▶ About this exercise
The reply should hold every entry exactly as written and none of the pictures.

◇ ◇ ◇ ◇

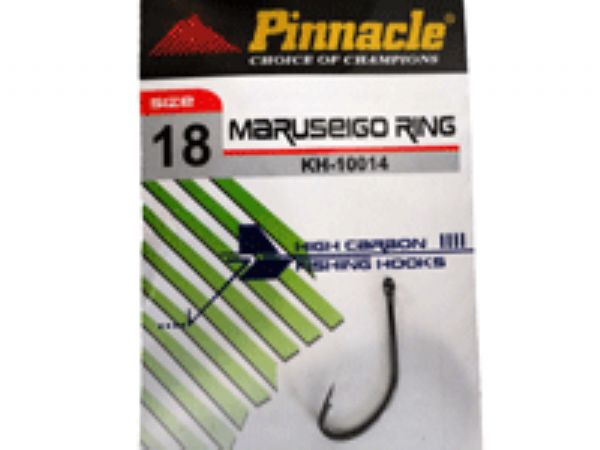 Anzol Maruseigo Ring KH10014 Tam. 18 - Pinnacle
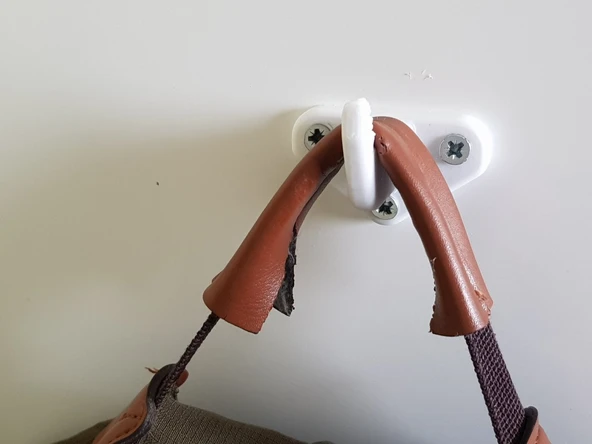 Byr Çanta askı braketi (Sadece Plastik Aparattır!!!) 3D - 4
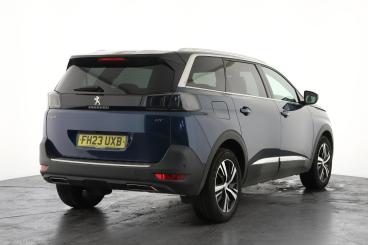 SPOTICAR Peugeot 5008 1.2 Puretech Gt Eat Euro 6 (s/s) 5dr Used Car - Mpv Petrol Blue - Epsom - 1200627810_3
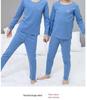 Children's Fleece-Lined Double-Sided Warm Underwear Set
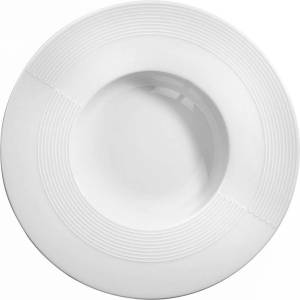 Kutahya Porselen Kutahya ЧИНИЯ ЗА ПАСТА tavola 27cm. 400ml БЯЛА (str27spt00)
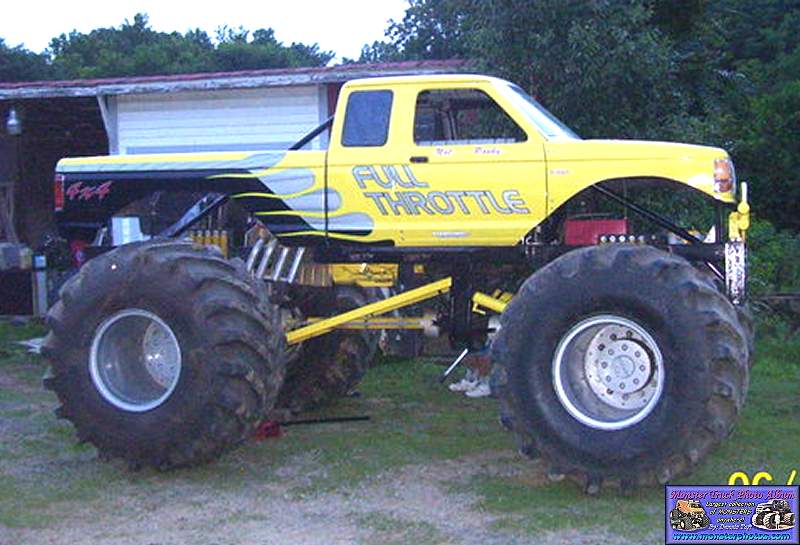 Full Throttle (Overcash) Monster Trucks Wiki Fandom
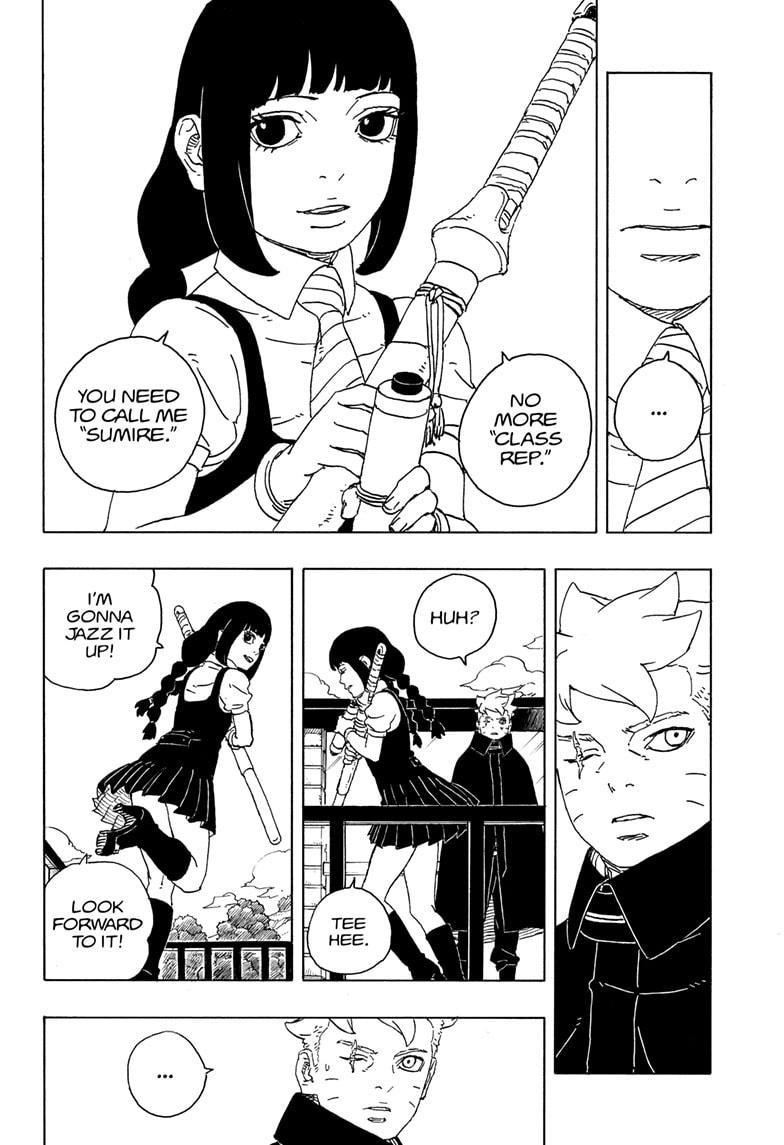 Boruto: Two Blue Vortex Chapter 27 - Page 39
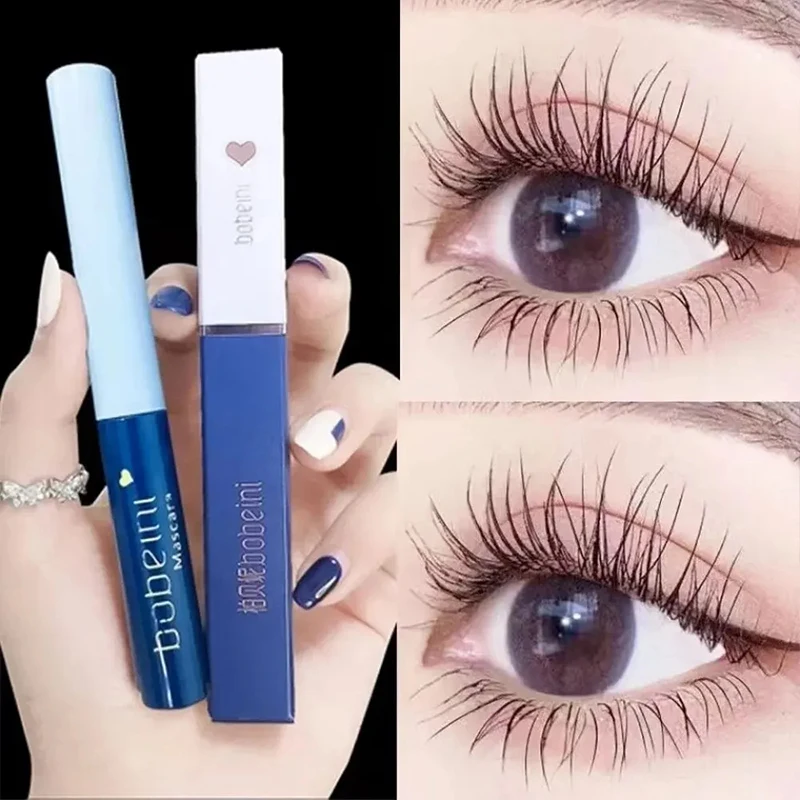 Ultra-fine Mascara Curling Thick and Slender Mascara Waterproof Non-smudge Natural Curling Fine Brush Mascara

◇ ◇ ◇ ◇

▶ Output below
 Anzol Maruseigo Ring KH10014 Tam. 18 - Pinnacle
 Byr Çanta askı braketi (Sadece Plastik Aparattır!!!) 3D - 4
 SPOTICAR Peugeot 5008 1.2 Puretech Gt Eat Euro 6 (s/s) 5dr Used Car - Mpv Petrol Blue - Epsom - 1200627810_3
 Children's Fleece-Lined Double-Sided Warm Underwear Set
 Kutahya Porselen Kutahya ЧИНИЯ ЗА ПАСТА tavola 27cm. 400ml БЯЛА (str27spt00)
 Full Throttle (Overcash) Monster Trucks Wiki Fandom
 Boruto: Two Blue Vortex Chapter 27 - Page 39
 Ultra-fine Mascara Curling Thick and Slender Mascara Waterproof Non-smudge Natural Curling Fine Brush Mascara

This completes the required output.